Тезей. Есть что-то посильнее знания, оно звенит в бездонной мгле груди,
где объяснениям нету места. Я разве знаю сам, как оказался здесь? Когда
учители мои старались просветить меня, я отвечал со смехом: «Смолкните,
философы. Как только смыслом вы наполните мою отвагу, я задрожу от страха».
Я — здесь, наверное, чтоб выполнить наказ, завещанный мне испокон веков. Он
— не в словах или знамениях, он сама сила и движение.
Минос. Так ты намерен все-таки его убить. Я смутно чувствую, что твой
ответ един с моим ответом и что не только слово может покончить с тайной.
Тезей. Какая важность в тайнах? Я — действую.
Минос. И в том решение. Многих пугают тайны, в которых видятся
тончайшие хитросплетения, необходимость отвечать речами на результат речей.
Но все же нужно ль убивать его?
Тезей. Он на моем пути стоит, как остальные. Мне все они — помеха.
Минос. Странно слышать. Ведь всяк себе сам тропы выбирает и сам себе
тропа. Какие же помехи? Иль Минотавра мы на сердце держим, в углу каком-то
темном нашей воли? Когда строителю велел я каменную раковину сделать, мне
уже будто виделась там бычья голова. И тоже виделся мне — о убийца из моих
страшных сновидений! — корабль с парусами черными, идущий вверх по течению
прямо к Кноссосу. Неужто мы сейчас готовим то, что предлагает нам
злосчастное сегодня? Неужто так мы создаем наше бедственное завтра?
Тезей. Когда ходил я в школу, то оставлял своим учителям заботу думать
за меня. Не тешь себя, что я хочу играть в твои стремительные игры. Себе я
одному хозяин и слуга. Сам знаю я, когда мне обнажить свой меч. Ты посмотрел
бы на Эгея, когда сюда отправился я вместе с жертвами. Он знать хотел
намерения мои и побуждения. Я — герой, все этим сказано.

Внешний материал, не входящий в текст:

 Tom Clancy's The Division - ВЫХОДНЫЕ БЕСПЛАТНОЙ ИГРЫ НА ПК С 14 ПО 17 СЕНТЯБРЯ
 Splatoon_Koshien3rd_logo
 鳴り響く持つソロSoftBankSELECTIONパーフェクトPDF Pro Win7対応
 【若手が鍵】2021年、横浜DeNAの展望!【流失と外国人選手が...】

Минос. Вот потому героев мало.
Тезей. Помимо этого, я царь. Эгей давно для меня умер. Скоро у Афин
объявится хозяин новый. С царя ты можешь спрашивать поболее, чем с Тезея. В
себе я вдруг открыл опасную способность находить слова. Но еще хуже то, что
мне понравилось сплетать их и смотреть, что дальше будет, и раскидывать
далеко сети. Да нет, не увлечен я этим! Знаешь, я понял, почему срубить хочу
я бычью голову. Меня тревожит его коварная природа.
Минос. И тебя…
Тезей. Он грозен даже там, внутри.
Минос. И много больше, чем снаружи, но по-другому — своею внутренней
непостижимой силой. Я заточил его туда, ты видишь, но он стал еще сильнее.

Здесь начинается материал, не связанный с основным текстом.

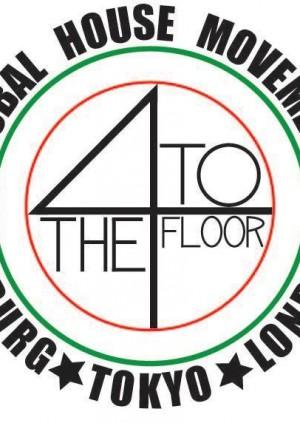 4TTF presents Sunday Sessions 28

Да, пленник — это я, могу признаться. Хотя он дал себя пленить безропотно,
смиренно. Тем утром понял я, что он вступил на путь пугающей свободы, а
Кноссос сделался мне тесной клеткой.
Тезей. Ты должен был убить его, коль скоро скипетром не смог его
смирить.
Минос. Мне было нелегко его упрятать навсегда. Но, видишь, выдумки
искусные Дедала вдруг обернулись горем для меня, несчастного. Однако
почему… ты так спокойно речь ведешь о его смерти?
Тезей. Ты скоро будешь рад, что это свершу я, не ты.
Минос. Да Смерть его предрешена, для этого ты здесь, и хватит говорить.
Друг друга понимаем мы вполне. Но на моем жизненном счету побольше лет,
печалей горьких и одиноких размышлений тут по ночам на каменных террасах,
открытых звездам. Ты говоришь так просто — я убью…
Тезей. Ты сам бы мог все это сделать. А ты ему бросаешь мясо моих
афинян, и за это ответишь мне в тот самый день, когда из рук сухих Эгея
скипетр вывалится, упадет вот в эти мои руки смелого орла.
Минос. Ты полагаешь, он их пожирает? Порой мне чудится, что там, в
темнице, он этих юношей в соратников, а юных дев в наложниц превращает, что
ткет основу новой страшной расы для Крита моего.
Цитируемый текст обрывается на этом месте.